(Records on pictured scenes)

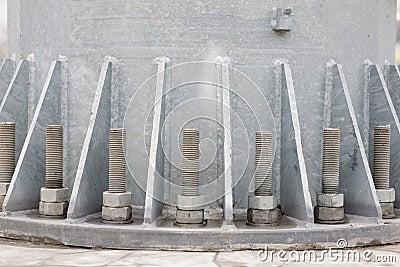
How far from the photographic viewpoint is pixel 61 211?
6.16 metres

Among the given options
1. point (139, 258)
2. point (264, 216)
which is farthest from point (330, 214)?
point (139, 258)

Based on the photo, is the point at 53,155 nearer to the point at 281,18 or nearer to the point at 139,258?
the point at 139,258

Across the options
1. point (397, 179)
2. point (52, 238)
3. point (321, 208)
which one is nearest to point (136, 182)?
point (52, 238)

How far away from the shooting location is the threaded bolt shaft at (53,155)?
6.21 m

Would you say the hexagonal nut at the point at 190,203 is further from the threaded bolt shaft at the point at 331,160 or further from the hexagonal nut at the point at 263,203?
the threaded bolt shaft at the point at 331,160

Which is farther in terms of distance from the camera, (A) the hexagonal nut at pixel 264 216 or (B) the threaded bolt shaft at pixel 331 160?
(B) the threaded bolt shaft at pixel 331 160

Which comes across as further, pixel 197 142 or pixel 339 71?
pixel 339 71

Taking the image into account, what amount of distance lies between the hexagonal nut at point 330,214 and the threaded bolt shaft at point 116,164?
63.0 inches

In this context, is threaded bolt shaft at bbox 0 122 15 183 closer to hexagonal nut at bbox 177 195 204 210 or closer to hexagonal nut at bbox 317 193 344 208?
hexagonal nut at bbox 177 195 204 210

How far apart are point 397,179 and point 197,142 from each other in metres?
2.16

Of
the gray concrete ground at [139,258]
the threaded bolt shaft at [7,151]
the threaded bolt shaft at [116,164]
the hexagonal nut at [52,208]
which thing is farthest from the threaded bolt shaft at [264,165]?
the threaded bolt shaft at [7,151]

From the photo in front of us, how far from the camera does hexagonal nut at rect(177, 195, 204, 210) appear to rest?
5828mm

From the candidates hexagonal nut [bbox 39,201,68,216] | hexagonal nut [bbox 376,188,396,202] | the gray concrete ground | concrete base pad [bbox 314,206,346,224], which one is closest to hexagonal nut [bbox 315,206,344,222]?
concrete base pad [bbox 314,206,346,224]

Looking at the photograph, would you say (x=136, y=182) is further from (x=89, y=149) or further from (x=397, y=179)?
(x=397, y=179)
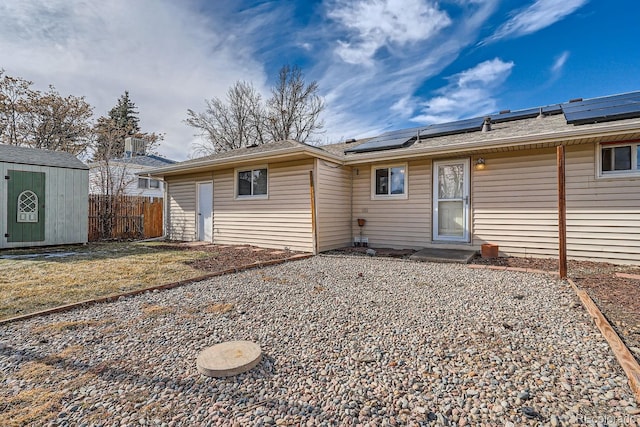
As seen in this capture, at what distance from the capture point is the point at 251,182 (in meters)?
8.76

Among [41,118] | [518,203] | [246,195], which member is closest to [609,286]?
[518,203]

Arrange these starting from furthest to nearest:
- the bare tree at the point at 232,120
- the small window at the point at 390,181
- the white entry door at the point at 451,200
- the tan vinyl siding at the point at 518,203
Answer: the bare tree at the point at 232,120
the small window at the point at 390,181
the white entry door at the point at 451,200
the tan vinyl siding at the point at 518,203

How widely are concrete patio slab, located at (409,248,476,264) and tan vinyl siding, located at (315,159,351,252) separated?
2.21 metres

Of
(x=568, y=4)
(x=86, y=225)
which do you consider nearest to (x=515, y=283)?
(x=568, y=4)

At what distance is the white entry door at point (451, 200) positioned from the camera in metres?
7.03

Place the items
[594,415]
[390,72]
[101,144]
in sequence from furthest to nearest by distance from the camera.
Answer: [101,144], [390,72], [594,415]

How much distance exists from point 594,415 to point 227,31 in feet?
31.1

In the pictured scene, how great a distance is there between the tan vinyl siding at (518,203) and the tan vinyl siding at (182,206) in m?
8.10

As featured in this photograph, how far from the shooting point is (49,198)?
28.6ft

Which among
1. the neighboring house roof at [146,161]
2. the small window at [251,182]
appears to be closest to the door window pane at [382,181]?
the small window at [251,182]

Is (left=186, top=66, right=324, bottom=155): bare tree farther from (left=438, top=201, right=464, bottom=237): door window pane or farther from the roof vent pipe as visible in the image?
(left=438, top=201, right=464, bottom=237): door window pane

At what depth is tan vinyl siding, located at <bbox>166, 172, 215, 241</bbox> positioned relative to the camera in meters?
10.2

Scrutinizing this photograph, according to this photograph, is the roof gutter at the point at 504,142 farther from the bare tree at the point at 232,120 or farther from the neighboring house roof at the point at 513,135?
the bare tree at the point at 232,120

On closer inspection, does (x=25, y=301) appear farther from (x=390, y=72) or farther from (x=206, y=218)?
(x=390, y=72)
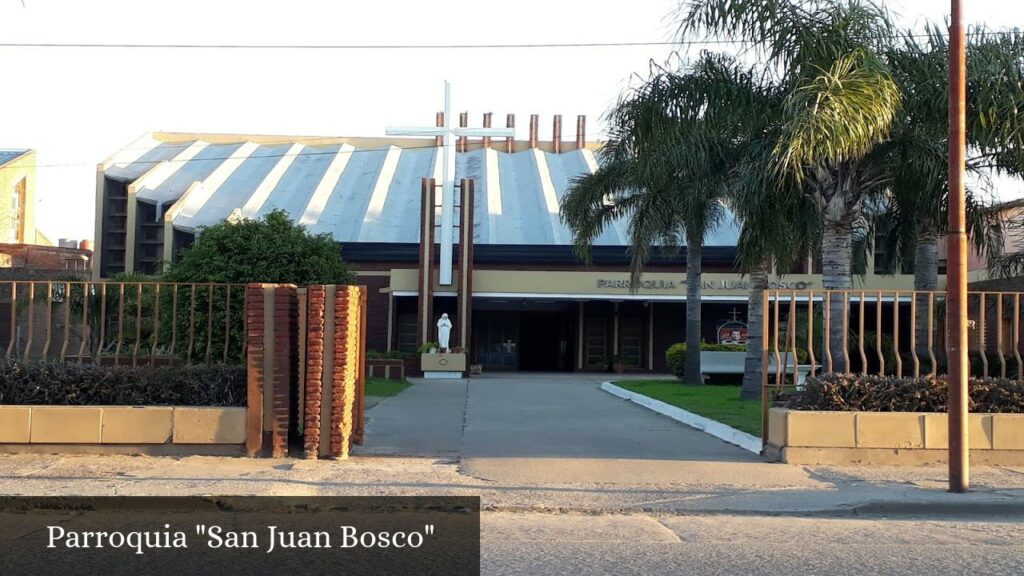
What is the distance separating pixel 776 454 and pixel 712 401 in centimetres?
825

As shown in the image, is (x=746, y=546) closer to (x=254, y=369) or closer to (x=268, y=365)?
(x=268, y=365)

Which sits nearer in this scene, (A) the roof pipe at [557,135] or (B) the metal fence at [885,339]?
(B) the metal fence at [885,339]

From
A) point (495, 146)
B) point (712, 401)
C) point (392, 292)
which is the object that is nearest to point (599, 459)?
point (712, 401)

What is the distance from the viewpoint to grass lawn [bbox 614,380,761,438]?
50.4 feet

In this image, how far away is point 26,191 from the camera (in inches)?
2282

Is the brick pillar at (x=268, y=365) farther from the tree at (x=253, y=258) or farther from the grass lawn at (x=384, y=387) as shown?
the tree at (x=253, y=258)

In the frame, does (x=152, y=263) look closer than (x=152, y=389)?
No

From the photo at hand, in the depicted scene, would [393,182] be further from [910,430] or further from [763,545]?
[763,545]

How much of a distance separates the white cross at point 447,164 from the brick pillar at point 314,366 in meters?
24.8

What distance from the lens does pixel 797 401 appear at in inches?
473

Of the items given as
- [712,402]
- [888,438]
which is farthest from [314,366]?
[712,402]

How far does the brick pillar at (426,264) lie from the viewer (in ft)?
123

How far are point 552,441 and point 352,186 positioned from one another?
36.7 meters
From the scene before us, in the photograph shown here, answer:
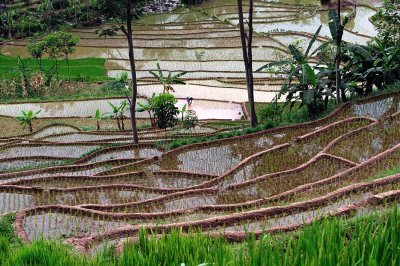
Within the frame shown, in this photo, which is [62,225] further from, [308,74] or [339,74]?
[339,74]

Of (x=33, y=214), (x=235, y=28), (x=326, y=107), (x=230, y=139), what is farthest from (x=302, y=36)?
(x=33, y=214)

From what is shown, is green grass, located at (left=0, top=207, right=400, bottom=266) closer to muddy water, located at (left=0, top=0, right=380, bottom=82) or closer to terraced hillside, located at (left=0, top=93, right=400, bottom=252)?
terraced hillside, located at (left=0, top=93, right=400, bottom=252)

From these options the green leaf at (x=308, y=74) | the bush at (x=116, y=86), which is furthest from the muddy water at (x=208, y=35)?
the green leaf at (x=308, y=74)

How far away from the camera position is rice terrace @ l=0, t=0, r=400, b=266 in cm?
462

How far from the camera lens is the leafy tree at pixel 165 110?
1941cm

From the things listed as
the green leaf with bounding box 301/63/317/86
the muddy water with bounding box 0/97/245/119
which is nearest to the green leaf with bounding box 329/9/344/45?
the green leaf with bounding box 301/63/317/86

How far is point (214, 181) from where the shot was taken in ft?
36.4

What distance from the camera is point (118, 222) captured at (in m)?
8.68

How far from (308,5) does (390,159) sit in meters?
32.7

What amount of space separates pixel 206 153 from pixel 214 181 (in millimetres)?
2656

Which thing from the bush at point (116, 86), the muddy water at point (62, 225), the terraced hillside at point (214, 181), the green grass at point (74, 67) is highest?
the green grass at point (74, 67)

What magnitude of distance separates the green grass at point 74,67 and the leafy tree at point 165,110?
28.3 feet

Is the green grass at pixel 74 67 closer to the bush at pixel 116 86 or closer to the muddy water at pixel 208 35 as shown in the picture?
the muddy water at pixel 208 35

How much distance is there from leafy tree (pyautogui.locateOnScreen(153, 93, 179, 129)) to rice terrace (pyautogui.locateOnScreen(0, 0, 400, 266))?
5cm
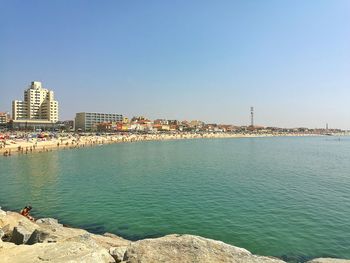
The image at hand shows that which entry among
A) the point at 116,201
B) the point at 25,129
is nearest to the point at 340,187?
the point at 116,201

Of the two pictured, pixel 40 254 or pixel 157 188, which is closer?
pixel 40 254

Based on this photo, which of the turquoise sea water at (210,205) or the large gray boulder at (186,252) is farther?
the turquoise sea water at (210,205)

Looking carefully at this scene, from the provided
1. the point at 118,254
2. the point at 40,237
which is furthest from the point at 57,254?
the point at 40,237

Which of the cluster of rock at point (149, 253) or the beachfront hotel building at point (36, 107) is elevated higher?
the beachfront hotel building at point (36, 107)

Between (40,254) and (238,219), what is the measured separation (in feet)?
39.4

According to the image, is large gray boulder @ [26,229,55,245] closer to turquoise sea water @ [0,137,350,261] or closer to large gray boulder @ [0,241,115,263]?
large gray boulder @ [0,241,115,263]

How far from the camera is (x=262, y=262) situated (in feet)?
23.5

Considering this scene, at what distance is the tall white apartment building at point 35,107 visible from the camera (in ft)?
508

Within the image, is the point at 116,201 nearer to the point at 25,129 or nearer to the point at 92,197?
the point at 92,197

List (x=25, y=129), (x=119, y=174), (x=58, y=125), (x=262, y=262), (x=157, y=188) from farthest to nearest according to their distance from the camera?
(x=58, y=125) → (x=25, y=129) → (x=119, y=174) → (x=157, y=188) → (x=262, y=262)

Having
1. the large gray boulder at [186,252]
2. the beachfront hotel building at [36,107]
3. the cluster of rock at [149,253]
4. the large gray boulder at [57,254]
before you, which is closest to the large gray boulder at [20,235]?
the cluster of rock at [149,253]

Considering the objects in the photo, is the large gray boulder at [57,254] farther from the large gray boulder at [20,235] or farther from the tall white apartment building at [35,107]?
the tall white apartment building at [35,107]

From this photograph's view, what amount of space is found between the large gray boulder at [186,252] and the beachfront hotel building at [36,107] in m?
156

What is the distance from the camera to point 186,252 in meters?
7.36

(Short exercise) Lay out the part of the records that opens with the line containing "What is the distance from the camera" and closes at the end of the records as a two-column CSV headed record_text and answer. Give one row per record, put each value in double quotes, and turn any line breaks into spaces.

(Answer to this exercise)
record_text,answer
"What is the distance from the camera to point 186,252 in meters?","7.36"